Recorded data
────

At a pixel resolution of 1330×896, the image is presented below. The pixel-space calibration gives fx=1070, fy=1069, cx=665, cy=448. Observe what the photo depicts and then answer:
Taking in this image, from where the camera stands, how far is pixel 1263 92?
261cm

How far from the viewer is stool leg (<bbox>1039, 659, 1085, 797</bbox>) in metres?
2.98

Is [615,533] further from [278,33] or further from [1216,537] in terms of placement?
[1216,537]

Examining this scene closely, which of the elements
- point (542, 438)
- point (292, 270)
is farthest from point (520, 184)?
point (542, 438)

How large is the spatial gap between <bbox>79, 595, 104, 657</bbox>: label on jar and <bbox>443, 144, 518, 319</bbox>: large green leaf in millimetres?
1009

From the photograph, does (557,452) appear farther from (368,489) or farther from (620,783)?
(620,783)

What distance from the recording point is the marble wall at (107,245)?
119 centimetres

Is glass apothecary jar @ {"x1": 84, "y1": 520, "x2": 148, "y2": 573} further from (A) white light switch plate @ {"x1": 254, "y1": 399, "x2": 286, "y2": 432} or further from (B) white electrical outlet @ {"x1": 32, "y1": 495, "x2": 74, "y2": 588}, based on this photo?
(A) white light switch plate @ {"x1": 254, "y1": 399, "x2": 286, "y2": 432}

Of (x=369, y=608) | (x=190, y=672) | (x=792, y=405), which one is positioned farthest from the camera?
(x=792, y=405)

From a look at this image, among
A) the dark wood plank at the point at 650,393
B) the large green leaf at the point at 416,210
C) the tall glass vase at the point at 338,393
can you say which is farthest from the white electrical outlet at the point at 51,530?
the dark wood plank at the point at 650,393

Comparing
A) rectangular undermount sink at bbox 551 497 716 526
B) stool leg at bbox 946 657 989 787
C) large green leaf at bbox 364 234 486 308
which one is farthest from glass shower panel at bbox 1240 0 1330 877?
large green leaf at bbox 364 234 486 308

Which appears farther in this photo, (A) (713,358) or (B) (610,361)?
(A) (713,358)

────

▸ The exercise:
Repeat all of the material above word for word, keeping every line unchanged.

▸ Solution for this exercise:
At a pixel resolution of 1330×896, the image is presented below. The pixel-space calibration gives fx=1070, fy=1069, cx=665, cy=448. Observe what the photo depicts and then answer:
Taking in this image, from where the camera stands, how far is pixel 1263 92?
261cm

How far from the viewer is stool leg (<bbox>1039, 659, 1085, 797</bbox>) in metres?
2.98

Is [615,533] further from [278,33] or further from [1216,537] in terms of placement?
[1216,537]

Examining this scene closely, which of the elements
- point (542, 438)
- point (292, 270)
is farthest from point (520, 184)?
point (542, 438)

How large is the spatial gap between <bbox>79, 595, 104, 657</bbox>: label on jar and <bbox>443, 144, 518, 319</bbox>: large green leaf in millimetres?
1009

From the photograph, does (557,452) appear farther from (368,489) or farther from (620,783)?
(620,783)

What distance from the recording point is the marble wall at (107,245)?
119 centimetres

Is glass apothecary jar @ {"x1": 84, "y1": 520, "x2": 148, "y2": 573} further from (A) white light switch plate @ {"x1": 254, "y1": 399, "x2": 286, "y2": 432} or further from (B) white electrical outlet @ {"x1": 32, "y1": 495, "x2": 74, "y2": 588}, based on this photo?
(A) white light switch plate @ {"x1": 254, "y1": 399, "x2": 286, "y2": 432}

Of (x=369, y=608) | (x=190, y=672) | (x=792, y=405), which one is positioned farthest from the camera?
(x=792, y=405)

From a look at this image, among
A) the dark wood plank at the point at 650,393
B) the large green leaf at the point at 416,210
C) the tall glass vase at the point at 338,393
can you say which is farthest from the white electrical outlet at the point at 51,530?
the dark wood plank at the point at 650,393

Comparing
A) rectangular undermount sink at bbox 551 497 716 526
B) stool leg at bbox 946 657 989 787
C) large green leaf at bbox 364 234 486 308
which one is farthest from glass shower panel at bbox 1240 0 1330 877?
large green leaf at bbox 364 234 486 308

Which appears farther in this photo, (A) (713,358) or (B) (610,361)?
(A) (713,358)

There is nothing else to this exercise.